Table 2. Path planning performance experimental data chart.
Task No. |
Path Length (m) |
Navigation Time (s) |
Obstacle Avoidance Occurrences |
1 |
12.5 |
30 |
2 |
2 |
15.8 |
38 |
3 |
3 |
9.2 |
22 |
1 |
4 |
18.7 |
45 |
4 |
5 |
11.3 |
27 |
1 |
6.3. Navigation Efficiency Evaluation Experimental Data
The robot maintains a stable efficiency of 0.5m/s across all scenarios, balancing timeliness and safety. Even in multi-obstacle environments, real-time obstacle avoidance does not reduce efficiency, meeting the practical needs of hospital drug delivery (Table 3).

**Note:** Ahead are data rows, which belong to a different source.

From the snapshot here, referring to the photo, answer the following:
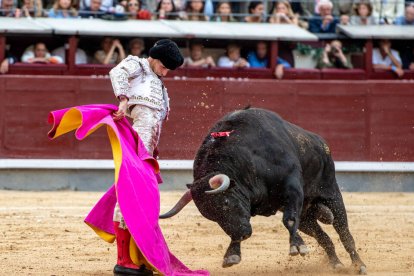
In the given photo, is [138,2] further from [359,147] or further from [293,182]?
[293,182]

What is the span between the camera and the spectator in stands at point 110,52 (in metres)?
11.6

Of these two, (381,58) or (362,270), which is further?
(381,58)

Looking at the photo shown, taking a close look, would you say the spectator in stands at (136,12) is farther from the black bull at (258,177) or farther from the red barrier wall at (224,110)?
the black bull at (258,177)

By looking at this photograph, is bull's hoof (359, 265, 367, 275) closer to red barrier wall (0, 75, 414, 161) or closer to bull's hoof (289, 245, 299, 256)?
bull's hoof (289, 245, 299, 256)

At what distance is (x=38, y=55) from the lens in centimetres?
1157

Table 3. Navigation efficiency evaluation experimental data chart.
Test Scenario |
Navigation Time (s) |
Path Length
(m) |
Navigation
Efficiency (m/s) |
Straight-line Navigation |
10 |
5 |
0.5 |
Curved Navigation |
15 |
7.5 |
0.5 |
Multi-obstacle Navigation |
25 |
12.5 |
0.5 |
7. Conclusion
This paper conducts an in-depth study on the autonomous localization and navigation technology of hospital drug delivery robots based on the ROS system. By selecting and optimizing algorithms (gmapping, AMCL, A*, DWA) suitable for hospital environments, building a dynamic simulation platform using Gazebo, and specifying key algorithm parameters, a comprehensive evaluation of the robot’s localization accuracy, path planning capability, and navigation efficiency is conducted. The experimental results demonstrate that the designed drug delivery robot exhibits excellent autonomous localization and navigation performance in simulated hospital environments, with localization accuracy within 0.1 m and stable obstacle avoidance capabilities, providing effective technical support for hospital logistics automation.
8. Limitations
Despite the positive results, this study has several limitations that need to be addressed in future research. First, there is a “sim-to-real” gap: the simulation environment, although designed to mimic dynamic hospital scenarios, cannot fully replicate real-world complexities such as uneven lighting, sensor noise from electromagnetic interference in medical equipment, and unpredictable human movements (e.g., sudden stops or direction changes). Second, the algorithm selection and parameter tuning are based on a specific simulated hospital layout; their adaptability to other hospital structures (e.g., wider corridors, more complex ward arrangements) remains untested. Third, the current research does not consider energy consumption constraints, which are critical for real drug delivery robots that need to complete multiple tasks on a single charge. Finally, the simulation only includes common dynamic obstacles, and the robot’s performance in extreme scenarios (e.g., emergency evacuation, large crowds) has not been evaluated.
9. Future Prospects
In the future, we will focus on addressing the aforementioned limitations and further optimizing the system. First, we will conduct real-world experiments in actual hospital environments to calibrate algorithm parameters and reduce the sim-to-real gap, incorporating sensor fusion technologies (e.g., fusing lidar, camera, and IMU data) to improve robustness against environmental noise. Second, we will explore adaptive algorithm frameworks that can automatically adjust parameters according to different hospital layouts, enhancing the system’s versatility. Third, we will integrate energy consumption models into path planning algorithms to balance navigation efficiency and energy saving. Additionally, we will explore more advanced artificial intelligence algorithms (e.g., deep reinforcement learning [15]) to enable the robot to handle extreme scenarios and unpredictable obstacles more intelligently. Finally, we will investigate human-robot interaction technologies [16] to improve the robot’s ability to collaborate with medical staff, realizing a more intelligent and autonomous hospital drug delivery robot system.